- REQUIREMENT
Please show each line of the data below that contains the word "objects".

[RECORDS SUPPLIED start]

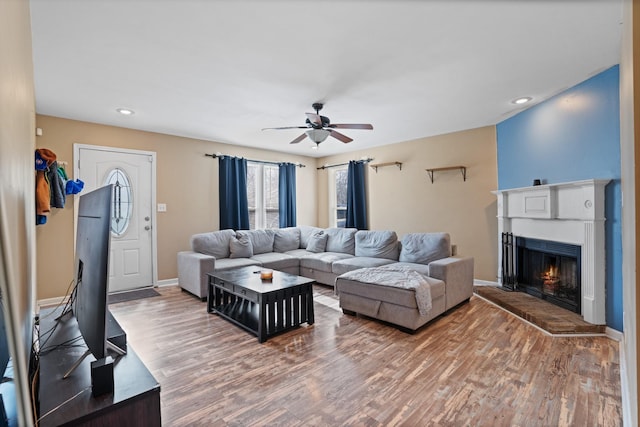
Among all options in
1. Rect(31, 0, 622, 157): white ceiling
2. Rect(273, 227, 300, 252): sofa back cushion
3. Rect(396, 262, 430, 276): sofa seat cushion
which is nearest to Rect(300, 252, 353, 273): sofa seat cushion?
Rect(273, 227, 300, 252): sofa back cushion

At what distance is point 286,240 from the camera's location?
18.8 ft

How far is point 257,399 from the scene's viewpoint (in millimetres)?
1971

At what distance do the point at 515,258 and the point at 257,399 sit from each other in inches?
148

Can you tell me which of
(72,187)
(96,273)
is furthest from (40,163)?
(96,273)

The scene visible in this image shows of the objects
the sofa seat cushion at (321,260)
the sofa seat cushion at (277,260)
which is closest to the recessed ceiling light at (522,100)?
the sofa seat cushion at (321,260)

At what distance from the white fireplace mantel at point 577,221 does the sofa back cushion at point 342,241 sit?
2375 mm

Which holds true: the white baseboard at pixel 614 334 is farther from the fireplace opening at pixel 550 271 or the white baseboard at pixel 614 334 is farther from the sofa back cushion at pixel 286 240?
the sofa back cushion at pixel 286 240

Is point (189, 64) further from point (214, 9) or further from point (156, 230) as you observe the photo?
point (156, 230)

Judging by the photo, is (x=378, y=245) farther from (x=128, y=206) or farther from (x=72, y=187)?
(x=72, y=187)

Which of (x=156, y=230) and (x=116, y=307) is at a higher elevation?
(x=156, y=230)

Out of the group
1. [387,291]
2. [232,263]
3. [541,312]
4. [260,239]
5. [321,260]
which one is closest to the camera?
[387,291]

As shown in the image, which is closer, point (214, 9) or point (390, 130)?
point (214, 9)

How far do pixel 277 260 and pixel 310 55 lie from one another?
3188mm

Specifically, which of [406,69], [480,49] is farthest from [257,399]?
[480,49]
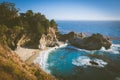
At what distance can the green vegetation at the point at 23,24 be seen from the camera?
67.6 m

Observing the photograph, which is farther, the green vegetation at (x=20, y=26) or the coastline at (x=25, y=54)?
the green vegetation at (x=20, y=26)

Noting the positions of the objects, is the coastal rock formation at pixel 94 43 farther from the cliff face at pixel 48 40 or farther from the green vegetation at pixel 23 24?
the green vegetation at pixel 23 24

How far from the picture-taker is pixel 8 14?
250 feet

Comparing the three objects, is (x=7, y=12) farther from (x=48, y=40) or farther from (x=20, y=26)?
(x=48, y=40)

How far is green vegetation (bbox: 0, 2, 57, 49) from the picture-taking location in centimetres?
6755

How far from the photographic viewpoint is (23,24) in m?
74.7

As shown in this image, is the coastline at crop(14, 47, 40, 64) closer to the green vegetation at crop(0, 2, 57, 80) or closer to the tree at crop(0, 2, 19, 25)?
the green vegetation at crop(0, 2, 57, 80)

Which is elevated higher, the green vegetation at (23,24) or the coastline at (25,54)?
the green vegetation at (23,24)

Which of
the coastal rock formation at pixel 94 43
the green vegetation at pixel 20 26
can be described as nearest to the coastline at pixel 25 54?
the green vegetation at pixel 20 26

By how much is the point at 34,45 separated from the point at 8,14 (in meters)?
18.4

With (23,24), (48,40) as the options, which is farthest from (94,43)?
(23,24)

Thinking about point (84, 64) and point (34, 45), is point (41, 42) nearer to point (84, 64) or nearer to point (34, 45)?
point (34, 45)

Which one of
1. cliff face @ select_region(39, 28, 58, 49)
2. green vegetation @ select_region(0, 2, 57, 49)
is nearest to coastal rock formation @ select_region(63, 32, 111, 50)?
cliff face @ select_region(39, 28, 58, 49)

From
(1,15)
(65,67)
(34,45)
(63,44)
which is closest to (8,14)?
(1,15)
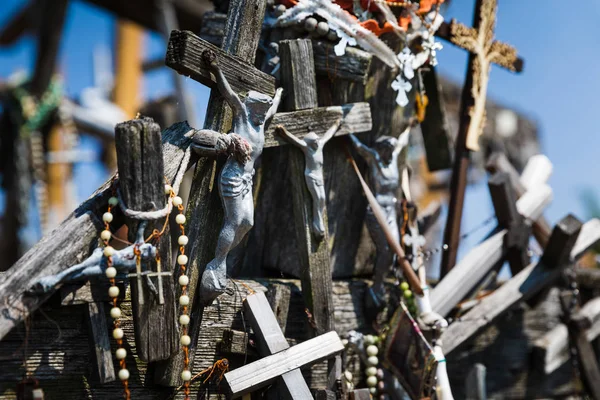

[RECORDS SUPPLIED end]

- RESULT OF THE EXERCISE
The scene visible in this image shows of the objects
Noting the positions of the objects, is the coastal rock formation at pixel 94 43 farther from the cliff face at pixel 48 40 or farther from the green vegetation at pixel 23 24?
Comparing the three objects, is (x=7, y=12) farther from (x=48, y=40) or farther from (x=20, y=26)?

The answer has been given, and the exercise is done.